Por contingencias laborales me pide, con sus maneras cordiales y adecuadas de siempre, si podría rebajarle los honorarios para tener algo más de holgura en sus gastos y continuar con el número actual de sesiones.

No es la primera vez que me hace un planteo semejante, al cual empáticamente me siento inclinado a acceder, pero también sintiendo, disociadamente, que me parecería mucho más justo que sean sus padres quienes lo solventen, y no yo.

La inhibición para pedirles esa “ayuda” nace, en Bárbara por ser “ya grande, independiente...”, dándole “no se qué, por ella y su madre...” ponerse y ponerla en tal situación.

Siento desagrado frente al tema y una cierta compulsión reactiva a acceder para dar por concluido el asunto.

No lo hago, y no sólo por razones de prudencia analítica sino por renuencia a someterme.

Se trataba de una impregnación contratransferencial con varios costados, de esas que anuncian riqueza de material, cierto baluarte movilizado y el riesgo de perder una oportunidad fecunda en caso de precipitarme en decisiones de cualquier índole que sean.

Prosiguiendo, logramos despejar niveles de culpa importantes que se mostraban como efectos “exitosos” de crianza y correspondían en rigor a madureces forzadas.

En ese punto era sabia la prevención de Bárbara respecto de todo lo que pudiera realimentar dependencia, pero de hecho la trasladaba hacia mí, recreando una deuda que invertía reclamos más profundos referidos al amor administrado aunque no dado por su madre.

Desplazaba así al dinero intercambios amorosos “previos” (cutáneos, orales, fusionales), intentando forzadamente cuantificar lo incuantificable.

Cerrados para siempre los reclamos, insistían en el síntoma de las insuficiencias –ahora vuelto propias– para “cubrir lo que faltaba”.

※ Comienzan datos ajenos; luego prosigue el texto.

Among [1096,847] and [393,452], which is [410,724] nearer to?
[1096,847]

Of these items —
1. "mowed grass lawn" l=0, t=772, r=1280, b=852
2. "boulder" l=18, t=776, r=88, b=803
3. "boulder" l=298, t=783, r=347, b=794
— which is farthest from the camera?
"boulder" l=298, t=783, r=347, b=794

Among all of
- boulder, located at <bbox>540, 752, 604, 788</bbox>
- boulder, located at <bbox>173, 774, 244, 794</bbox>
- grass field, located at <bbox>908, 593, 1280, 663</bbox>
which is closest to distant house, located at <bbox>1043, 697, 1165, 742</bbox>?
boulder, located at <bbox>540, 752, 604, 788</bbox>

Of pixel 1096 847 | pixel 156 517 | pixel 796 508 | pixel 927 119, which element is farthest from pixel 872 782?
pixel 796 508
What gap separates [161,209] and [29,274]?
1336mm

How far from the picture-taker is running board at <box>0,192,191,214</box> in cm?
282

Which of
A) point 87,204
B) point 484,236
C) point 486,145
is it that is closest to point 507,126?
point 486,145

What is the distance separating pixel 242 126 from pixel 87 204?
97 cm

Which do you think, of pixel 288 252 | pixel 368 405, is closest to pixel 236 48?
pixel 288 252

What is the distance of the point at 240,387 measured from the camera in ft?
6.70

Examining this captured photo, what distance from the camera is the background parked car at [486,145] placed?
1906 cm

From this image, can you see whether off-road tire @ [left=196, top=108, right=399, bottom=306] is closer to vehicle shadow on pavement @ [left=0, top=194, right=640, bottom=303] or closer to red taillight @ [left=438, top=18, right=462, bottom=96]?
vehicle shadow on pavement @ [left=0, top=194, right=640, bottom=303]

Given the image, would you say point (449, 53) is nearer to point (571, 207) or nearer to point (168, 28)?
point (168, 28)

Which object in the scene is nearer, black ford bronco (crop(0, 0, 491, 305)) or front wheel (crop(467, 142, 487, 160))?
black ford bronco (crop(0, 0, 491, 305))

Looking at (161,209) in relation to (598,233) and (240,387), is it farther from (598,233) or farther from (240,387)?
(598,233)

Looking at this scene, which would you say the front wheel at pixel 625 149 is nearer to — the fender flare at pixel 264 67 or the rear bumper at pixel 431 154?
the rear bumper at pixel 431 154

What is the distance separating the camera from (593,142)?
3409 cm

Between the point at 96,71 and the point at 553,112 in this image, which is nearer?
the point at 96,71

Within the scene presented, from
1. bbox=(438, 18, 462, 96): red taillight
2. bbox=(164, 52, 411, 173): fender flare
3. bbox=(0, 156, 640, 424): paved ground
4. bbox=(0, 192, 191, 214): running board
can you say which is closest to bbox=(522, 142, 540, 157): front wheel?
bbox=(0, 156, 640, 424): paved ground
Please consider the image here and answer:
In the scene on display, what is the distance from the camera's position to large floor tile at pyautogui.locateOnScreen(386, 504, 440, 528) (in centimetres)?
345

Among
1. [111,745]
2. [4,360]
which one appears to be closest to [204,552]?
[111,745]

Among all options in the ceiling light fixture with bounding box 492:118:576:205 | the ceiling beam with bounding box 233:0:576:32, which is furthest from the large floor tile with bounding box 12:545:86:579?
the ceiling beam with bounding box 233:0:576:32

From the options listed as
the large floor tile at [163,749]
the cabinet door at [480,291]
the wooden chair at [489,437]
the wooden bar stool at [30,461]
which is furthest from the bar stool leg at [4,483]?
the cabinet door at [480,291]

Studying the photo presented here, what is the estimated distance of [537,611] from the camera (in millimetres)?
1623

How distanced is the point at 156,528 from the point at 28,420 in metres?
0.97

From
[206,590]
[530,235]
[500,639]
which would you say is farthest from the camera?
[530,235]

El análisis de estas cuestiones permitió abrir las fijaciones obsesivas, que abroqueladas analmente mantenían apartado el dolor más profundo sufrido ante las reticencias en el juego primario de intercambios.

Estas, a su vez, eran las que intentaba anular transferencialmente coercionándome moralmente e intentando (re)crearme, más allá de mí mismo, como “muy (suficientemente) bueno”.